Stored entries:
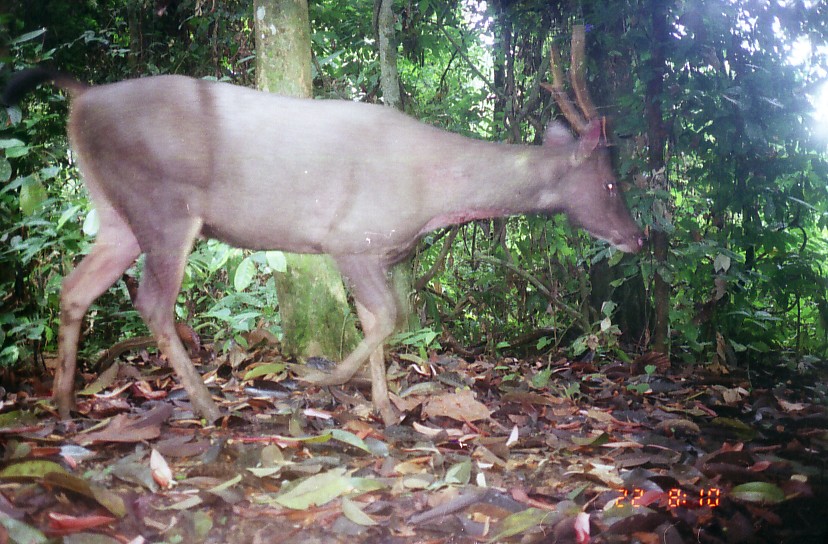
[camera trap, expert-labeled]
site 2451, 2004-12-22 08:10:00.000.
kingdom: Animalia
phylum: Chordata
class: Mammalia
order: Artiodactyla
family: Cervidae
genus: Rusa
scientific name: Rusa unicolor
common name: sambar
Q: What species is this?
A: Rusa unicolor (sambar).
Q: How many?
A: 1.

● Task objective
Give back, word for word, the lines of the records that run from the one holding "family: Cervidae" to the very last.

● Your response
family: Cervidae
genus: Rusa
scientific name: Rusa unicolor
common name: sambar
Q: What species is this?
A: Rusa unicolor (sambar).
Q: How many?
A: 1.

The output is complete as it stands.